Volker Braun est une (très) vieille fréquentation du Lecteur. En des temps où il existait encore deux Allemagne. Volker Braun vivait alors du mauvais côté. A l’Est. En 1978, les Editeurs Français Réunis avaient publié « La vie sans contrainte de Kast », un ensemble de quatre récits et d’une histoire inachevée qui avait réjoui le jeune Lecteur d’alors. Depuis, le Lecteur qui vieillit était resté sans nouvelle(s) de l’écrivain allemand. Un écrivain qui vit donc désormais et écrit toujours dans l’Allemagne réunifiée et placée sous la maternelle tutelle de sœur Angela. Les retrouvailles ne l’ont pas déçu. Elles lui ont même donné le sentiment que Volker Braun n’avait pas tellement vieilli, qu’il était resté à la ressemblance de l’auteur de « La vie sans contrainte de Kast ».

▶ DÉFI 1: D'après l'extrait sur Volker Braun, quelle maison d'édition a publié « La vie sans contrainte de Kast » en 1978 ?
▶ DÉFI 2: Indiquez si chacune des affirmations suivantes s'accorde avec l'extrait sur Volker Braun, en citant chaque fois les mots décisifs : (a) Volker Braun vivait en Allemagne de l'Est. (b) « La vie sans contrainte de Kast » réunit cinq récits achevés. (c) Les retrouvailles avec l'écrivain ont déçu le Lecteur.

▶ DONNÉES EXTRAITES:
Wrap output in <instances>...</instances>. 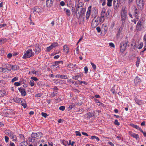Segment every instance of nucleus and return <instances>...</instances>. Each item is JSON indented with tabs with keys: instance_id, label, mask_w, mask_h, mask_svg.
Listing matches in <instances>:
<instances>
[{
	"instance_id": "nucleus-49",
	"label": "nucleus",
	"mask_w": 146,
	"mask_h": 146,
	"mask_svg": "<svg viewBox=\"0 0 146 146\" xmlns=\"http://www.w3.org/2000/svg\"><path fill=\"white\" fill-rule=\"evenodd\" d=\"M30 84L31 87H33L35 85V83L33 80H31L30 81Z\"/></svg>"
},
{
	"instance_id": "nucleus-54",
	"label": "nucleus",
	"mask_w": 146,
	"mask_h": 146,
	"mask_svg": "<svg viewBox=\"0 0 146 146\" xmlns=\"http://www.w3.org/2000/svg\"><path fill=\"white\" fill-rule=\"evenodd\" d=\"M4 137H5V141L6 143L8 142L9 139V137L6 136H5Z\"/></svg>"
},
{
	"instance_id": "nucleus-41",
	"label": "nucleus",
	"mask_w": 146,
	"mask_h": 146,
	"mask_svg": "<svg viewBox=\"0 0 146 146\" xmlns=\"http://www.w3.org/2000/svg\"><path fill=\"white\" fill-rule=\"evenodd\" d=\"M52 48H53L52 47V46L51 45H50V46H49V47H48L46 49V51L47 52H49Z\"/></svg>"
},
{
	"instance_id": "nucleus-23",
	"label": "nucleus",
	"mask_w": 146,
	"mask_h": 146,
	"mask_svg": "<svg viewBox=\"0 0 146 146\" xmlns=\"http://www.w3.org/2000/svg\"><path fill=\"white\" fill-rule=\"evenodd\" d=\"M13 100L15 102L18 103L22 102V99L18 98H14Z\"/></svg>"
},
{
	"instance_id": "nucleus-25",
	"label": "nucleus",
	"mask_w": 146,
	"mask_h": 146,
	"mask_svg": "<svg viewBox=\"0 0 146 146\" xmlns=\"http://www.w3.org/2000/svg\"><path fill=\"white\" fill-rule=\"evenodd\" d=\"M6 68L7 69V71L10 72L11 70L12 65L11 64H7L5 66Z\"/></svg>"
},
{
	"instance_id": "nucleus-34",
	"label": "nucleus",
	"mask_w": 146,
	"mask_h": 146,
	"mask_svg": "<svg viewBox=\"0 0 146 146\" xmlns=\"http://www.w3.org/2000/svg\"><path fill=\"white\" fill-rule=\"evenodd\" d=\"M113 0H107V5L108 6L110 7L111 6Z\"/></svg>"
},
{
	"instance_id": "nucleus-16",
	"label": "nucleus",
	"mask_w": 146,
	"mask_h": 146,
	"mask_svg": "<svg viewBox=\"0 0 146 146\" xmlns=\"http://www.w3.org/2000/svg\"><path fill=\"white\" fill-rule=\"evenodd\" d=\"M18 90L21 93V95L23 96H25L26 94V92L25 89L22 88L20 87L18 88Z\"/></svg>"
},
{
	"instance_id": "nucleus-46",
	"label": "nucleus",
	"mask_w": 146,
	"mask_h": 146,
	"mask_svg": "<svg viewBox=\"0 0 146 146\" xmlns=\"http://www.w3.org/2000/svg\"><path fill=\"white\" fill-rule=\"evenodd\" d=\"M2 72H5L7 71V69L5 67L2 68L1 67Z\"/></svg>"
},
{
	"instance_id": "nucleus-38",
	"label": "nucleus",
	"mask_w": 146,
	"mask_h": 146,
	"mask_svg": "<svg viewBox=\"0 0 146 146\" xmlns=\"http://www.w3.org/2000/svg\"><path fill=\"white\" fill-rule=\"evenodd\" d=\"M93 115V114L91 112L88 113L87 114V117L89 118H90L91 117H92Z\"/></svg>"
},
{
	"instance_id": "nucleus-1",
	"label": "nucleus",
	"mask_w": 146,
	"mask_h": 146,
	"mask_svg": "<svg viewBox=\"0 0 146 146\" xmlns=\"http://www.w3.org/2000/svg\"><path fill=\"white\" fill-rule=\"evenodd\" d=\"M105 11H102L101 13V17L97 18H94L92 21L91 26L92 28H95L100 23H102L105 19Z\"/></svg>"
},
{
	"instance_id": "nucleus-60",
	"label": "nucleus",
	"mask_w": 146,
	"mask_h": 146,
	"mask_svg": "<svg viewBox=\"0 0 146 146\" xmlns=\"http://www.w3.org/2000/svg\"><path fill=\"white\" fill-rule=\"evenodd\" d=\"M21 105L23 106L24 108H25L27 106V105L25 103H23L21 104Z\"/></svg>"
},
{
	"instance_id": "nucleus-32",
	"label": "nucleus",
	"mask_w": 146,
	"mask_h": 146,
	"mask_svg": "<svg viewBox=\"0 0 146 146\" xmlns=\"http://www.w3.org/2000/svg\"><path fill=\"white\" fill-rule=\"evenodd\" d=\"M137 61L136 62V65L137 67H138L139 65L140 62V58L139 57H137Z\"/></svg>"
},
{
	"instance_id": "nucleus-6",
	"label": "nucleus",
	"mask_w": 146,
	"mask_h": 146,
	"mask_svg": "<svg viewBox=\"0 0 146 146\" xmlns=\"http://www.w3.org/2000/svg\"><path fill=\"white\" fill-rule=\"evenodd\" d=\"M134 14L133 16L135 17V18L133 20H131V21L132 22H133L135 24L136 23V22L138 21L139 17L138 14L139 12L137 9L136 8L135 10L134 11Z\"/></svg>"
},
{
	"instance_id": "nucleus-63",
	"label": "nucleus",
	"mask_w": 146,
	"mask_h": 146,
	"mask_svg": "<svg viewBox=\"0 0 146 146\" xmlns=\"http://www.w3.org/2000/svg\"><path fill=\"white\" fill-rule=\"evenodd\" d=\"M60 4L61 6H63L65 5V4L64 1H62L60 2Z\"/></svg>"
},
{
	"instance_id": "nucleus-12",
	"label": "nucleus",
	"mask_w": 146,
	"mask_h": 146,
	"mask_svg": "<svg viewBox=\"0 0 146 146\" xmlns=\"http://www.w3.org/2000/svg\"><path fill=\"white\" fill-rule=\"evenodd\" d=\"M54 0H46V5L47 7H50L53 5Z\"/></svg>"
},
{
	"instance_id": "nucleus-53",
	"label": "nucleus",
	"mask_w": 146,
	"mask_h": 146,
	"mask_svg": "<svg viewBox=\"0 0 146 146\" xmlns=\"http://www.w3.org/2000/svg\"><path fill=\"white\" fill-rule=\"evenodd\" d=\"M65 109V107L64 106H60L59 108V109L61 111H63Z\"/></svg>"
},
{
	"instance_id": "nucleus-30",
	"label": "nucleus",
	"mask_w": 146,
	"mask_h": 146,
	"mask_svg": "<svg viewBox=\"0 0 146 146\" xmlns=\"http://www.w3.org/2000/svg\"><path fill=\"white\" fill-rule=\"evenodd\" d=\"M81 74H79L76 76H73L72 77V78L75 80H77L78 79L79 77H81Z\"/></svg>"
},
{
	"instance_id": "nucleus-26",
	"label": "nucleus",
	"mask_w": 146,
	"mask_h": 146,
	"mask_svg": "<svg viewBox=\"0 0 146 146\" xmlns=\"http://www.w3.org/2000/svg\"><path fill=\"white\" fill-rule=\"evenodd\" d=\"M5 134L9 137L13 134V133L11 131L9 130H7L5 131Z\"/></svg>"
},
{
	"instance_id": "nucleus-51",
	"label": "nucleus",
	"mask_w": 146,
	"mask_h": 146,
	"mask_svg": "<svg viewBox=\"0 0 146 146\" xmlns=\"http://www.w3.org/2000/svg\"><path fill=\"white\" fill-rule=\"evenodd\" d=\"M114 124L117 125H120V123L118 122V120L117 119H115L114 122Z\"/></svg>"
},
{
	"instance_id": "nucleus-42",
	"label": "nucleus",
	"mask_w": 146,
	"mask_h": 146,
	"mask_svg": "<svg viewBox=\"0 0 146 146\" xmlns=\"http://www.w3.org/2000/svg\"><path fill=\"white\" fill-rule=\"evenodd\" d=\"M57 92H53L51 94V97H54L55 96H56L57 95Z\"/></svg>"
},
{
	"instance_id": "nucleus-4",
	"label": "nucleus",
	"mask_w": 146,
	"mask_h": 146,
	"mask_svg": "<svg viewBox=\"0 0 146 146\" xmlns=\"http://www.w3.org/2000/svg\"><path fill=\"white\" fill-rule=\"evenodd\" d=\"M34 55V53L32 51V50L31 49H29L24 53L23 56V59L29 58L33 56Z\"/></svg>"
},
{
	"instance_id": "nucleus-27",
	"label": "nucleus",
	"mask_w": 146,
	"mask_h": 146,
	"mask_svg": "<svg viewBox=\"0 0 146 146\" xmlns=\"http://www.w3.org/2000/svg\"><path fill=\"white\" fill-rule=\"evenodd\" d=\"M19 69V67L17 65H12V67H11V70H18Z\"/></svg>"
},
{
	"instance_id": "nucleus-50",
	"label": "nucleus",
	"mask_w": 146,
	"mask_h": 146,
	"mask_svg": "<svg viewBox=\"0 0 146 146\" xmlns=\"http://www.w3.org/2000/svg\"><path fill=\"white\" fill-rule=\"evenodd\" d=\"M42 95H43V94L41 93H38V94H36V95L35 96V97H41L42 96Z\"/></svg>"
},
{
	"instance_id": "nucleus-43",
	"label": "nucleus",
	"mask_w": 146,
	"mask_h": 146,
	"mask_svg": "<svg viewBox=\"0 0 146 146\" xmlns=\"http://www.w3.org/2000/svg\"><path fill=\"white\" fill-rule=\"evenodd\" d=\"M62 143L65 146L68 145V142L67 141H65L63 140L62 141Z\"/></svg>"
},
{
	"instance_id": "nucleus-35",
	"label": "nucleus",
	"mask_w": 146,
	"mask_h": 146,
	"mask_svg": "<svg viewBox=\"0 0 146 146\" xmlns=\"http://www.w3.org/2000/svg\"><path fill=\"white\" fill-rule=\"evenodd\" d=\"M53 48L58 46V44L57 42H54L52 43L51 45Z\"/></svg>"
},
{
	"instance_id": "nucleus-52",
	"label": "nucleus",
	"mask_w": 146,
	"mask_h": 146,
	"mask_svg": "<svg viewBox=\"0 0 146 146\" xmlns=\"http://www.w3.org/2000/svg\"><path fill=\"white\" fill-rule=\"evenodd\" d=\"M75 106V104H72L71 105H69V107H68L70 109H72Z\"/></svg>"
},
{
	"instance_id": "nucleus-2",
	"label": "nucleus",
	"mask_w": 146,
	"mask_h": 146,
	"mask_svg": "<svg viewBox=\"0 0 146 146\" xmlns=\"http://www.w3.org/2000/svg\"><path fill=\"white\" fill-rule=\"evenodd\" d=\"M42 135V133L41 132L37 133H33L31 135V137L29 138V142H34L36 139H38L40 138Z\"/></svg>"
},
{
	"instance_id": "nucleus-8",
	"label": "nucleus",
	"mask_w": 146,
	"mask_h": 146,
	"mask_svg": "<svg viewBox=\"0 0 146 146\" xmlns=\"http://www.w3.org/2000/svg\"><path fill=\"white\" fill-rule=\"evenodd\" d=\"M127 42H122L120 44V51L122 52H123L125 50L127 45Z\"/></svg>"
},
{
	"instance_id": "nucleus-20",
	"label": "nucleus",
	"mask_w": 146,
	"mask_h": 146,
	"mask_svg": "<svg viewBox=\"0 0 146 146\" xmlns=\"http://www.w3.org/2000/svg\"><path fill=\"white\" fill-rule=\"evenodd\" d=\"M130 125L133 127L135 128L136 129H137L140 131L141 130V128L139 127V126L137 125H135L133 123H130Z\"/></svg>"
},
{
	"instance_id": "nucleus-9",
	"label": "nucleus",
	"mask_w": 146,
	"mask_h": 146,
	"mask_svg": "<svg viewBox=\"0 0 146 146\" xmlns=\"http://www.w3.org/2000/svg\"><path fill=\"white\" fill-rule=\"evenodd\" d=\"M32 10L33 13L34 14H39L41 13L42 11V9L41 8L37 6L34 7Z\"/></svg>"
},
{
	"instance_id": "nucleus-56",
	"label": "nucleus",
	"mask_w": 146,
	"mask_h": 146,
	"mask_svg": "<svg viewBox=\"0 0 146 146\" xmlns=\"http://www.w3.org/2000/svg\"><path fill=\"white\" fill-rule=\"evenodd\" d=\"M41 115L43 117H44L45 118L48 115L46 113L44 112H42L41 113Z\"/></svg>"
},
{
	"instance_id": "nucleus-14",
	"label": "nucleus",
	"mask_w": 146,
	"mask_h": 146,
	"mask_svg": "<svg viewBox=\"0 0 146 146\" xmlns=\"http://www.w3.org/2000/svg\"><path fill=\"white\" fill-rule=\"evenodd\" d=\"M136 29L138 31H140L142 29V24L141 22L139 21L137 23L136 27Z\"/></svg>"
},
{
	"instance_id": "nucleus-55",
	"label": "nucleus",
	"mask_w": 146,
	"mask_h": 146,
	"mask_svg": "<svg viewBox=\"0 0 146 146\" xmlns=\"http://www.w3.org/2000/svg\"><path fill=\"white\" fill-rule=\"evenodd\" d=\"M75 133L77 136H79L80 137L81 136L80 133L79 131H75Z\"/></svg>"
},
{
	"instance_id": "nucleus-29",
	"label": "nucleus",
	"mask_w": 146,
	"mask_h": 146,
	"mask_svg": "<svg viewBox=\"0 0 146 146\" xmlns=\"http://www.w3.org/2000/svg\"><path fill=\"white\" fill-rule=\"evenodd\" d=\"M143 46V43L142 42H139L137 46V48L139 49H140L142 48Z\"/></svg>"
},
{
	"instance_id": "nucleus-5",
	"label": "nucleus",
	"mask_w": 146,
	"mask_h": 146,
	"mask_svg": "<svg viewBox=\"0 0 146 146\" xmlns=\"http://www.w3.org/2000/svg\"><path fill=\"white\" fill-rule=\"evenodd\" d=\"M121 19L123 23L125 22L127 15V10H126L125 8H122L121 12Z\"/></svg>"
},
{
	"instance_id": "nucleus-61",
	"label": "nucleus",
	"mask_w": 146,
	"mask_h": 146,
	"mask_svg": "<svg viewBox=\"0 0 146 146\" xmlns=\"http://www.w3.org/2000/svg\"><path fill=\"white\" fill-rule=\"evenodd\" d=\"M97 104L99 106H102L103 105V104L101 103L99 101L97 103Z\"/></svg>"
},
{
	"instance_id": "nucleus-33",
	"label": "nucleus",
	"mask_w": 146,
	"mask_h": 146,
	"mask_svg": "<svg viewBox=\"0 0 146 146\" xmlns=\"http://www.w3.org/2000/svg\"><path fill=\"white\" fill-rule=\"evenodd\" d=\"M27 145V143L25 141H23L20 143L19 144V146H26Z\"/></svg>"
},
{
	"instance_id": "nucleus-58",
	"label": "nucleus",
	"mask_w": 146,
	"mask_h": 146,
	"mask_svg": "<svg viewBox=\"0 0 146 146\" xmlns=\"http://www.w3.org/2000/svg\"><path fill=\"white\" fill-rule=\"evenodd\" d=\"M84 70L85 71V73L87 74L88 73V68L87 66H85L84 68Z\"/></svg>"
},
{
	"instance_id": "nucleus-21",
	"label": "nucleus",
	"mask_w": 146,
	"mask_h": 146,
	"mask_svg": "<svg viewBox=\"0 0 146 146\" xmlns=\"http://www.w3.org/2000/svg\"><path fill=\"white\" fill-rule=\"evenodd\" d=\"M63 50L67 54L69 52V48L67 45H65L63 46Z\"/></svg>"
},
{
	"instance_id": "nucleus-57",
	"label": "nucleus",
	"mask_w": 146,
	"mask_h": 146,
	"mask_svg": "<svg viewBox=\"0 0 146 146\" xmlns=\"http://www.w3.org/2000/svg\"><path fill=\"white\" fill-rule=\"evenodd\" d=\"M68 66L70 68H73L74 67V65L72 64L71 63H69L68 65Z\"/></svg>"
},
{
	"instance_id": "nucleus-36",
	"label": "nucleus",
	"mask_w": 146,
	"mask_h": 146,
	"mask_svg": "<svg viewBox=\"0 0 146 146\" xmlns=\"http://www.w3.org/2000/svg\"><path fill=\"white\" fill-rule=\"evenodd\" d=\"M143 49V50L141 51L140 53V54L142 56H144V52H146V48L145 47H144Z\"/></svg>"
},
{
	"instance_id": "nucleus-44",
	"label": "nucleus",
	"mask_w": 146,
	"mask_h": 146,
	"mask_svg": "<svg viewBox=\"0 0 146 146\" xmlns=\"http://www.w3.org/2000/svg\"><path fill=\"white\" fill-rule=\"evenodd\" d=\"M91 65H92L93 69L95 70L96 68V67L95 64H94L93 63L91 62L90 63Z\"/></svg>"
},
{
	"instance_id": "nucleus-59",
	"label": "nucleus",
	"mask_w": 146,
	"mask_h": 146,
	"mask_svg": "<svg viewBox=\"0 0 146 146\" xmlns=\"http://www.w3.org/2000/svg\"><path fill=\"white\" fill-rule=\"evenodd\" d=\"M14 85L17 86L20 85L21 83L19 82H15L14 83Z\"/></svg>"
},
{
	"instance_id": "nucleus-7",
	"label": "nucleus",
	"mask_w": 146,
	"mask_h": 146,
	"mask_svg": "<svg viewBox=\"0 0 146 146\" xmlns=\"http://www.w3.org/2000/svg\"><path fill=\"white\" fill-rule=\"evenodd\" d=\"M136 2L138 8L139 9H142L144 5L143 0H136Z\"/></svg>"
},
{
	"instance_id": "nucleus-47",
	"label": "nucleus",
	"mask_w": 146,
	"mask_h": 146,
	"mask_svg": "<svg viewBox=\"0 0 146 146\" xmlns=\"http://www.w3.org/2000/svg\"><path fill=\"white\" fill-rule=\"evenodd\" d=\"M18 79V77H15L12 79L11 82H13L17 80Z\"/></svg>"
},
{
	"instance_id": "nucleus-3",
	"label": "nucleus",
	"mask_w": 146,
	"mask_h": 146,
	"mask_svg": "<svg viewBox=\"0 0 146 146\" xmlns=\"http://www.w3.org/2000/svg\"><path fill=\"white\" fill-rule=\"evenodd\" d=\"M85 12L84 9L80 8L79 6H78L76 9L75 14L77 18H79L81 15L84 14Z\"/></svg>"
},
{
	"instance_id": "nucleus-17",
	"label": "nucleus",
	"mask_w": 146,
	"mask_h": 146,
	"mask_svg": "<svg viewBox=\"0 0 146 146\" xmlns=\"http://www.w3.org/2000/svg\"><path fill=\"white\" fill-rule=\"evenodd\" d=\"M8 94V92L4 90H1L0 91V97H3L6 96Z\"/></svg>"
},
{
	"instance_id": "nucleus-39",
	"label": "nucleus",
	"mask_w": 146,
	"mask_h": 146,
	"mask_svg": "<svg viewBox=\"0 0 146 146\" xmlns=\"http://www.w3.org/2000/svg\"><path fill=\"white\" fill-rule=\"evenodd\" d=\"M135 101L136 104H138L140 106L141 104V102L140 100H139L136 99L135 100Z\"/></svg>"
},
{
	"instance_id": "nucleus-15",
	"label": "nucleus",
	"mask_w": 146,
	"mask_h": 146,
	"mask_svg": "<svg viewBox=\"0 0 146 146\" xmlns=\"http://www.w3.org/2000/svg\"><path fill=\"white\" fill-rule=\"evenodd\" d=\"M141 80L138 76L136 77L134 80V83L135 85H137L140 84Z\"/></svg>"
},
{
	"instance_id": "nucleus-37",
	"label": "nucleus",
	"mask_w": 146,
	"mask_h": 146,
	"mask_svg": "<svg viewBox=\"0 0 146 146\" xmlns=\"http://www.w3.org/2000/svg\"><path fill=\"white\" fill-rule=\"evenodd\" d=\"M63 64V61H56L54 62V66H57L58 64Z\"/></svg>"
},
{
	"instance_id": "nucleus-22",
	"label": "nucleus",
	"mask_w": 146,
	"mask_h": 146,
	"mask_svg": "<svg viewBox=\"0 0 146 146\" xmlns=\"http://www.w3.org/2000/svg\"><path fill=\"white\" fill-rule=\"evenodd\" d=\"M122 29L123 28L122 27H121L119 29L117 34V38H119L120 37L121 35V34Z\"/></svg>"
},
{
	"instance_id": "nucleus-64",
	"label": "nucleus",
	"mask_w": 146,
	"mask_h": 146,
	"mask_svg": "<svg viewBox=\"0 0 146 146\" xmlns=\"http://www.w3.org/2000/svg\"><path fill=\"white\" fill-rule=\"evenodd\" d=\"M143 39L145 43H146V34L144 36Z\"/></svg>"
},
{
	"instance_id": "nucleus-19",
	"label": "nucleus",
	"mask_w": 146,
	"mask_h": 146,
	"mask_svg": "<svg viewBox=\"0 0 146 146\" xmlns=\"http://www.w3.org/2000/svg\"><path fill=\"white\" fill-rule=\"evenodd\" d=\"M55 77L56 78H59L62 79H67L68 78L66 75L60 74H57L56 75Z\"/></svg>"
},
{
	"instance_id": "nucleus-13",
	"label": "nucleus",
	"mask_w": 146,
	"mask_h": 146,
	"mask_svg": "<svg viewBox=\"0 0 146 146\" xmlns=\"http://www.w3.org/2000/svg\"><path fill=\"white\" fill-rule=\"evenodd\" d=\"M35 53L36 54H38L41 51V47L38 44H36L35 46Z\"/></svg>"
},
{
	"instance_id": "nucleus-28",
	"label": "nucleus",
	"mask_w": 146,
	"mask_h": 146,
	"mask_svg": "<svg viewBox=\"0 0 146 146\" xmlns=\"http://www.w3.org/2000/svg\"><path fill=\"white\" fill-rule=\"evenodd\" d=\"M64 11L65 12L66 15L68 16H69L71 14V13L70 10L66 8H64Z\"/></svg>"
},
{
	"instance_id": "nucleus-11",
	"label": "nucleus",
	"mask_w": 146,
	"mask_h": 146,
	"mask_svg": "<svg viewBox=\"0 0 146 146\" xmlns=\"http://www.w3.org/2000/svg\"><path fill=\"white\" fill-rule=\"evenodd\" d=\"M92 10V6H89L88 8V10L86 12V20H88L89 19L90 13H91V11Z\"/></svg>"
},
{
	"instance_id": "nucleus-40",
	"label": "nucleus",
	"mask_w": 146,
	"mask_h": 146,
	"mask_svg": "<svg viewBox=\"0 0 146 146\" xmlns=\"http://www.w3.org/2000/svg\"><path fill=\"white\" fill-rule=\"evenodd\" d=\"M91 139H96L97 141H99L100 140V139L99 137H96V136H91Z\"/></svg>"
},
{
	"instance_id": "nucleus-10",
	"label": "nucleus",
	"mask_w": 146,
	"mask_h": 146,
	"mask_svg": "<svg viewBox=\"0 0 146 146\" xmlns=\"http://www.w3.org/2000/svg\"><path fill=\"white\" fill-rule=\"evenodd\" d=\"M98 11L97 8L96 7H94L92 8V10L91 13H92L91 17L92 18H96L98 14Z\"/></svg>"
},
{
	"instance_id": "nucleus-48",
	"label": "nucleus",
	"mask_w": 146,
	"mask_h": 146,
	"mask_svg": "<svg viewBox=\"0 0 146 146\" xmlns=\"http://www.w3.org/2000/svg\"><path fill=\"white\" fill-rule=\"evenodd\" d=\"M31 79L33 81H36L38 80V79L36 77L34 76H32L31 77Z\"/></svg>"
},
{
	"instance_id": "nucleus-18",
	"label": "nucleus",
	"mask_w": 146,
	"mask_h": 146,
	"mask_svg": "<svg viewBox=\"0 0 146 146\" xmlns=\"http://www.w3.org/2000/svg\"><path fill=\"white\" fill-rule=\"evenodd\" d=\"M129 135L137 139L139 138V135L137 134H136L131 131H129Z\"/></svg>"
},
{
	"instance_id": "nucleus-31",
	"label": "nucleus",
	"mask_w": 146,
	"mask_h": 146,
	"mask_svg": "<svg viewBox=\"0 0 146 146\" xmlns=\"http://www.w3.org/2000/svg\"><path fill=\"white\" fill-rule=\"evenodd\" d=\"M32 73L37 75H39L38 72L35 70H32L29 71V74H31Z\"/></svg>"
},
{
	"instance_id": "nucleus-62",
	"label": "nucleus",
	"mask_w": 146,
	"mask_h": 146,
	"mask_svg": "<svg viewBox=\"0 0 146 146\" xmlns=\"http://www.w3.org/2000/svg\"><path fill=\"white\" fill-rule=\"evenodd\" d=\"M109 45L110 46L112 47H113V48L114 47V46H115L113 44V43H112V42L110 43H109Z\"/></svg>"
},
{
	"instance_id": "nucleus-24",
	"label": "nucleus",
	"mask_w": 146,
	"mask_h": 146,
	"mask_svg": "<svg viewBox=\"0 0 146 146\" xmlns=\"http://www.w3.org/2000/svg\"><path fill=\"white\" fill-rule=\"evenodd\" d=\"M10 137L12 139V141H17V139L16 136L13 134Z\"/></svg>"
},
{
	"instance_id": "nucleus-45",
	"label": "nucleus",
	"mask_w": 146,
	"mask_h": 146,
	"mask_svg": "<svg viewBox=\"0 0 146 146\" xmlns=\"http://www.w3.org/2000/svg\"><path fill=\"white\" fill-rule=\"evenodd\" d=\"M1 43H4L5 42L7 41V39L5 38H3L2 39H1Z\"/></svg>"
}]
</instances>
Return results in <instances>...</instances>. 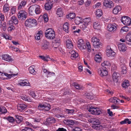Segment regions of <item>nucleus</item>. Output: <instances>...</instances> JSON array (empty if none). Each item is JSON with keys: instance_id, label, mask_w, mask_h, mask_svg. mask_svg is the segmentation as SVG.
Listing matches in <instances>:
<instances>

▶ RÉPONSE 1: Les Editeurs Français Réunis.

▶ RÉPONSE 2:
(a) Oui : « Volker Braun vivait alors du mauvais côté. A l’Est. »
(b) Non : « un ensemble de quatre récits et d’une histoire inachevée »
(c) Non : « Les retrouvailles ne l’ont pas déçu. »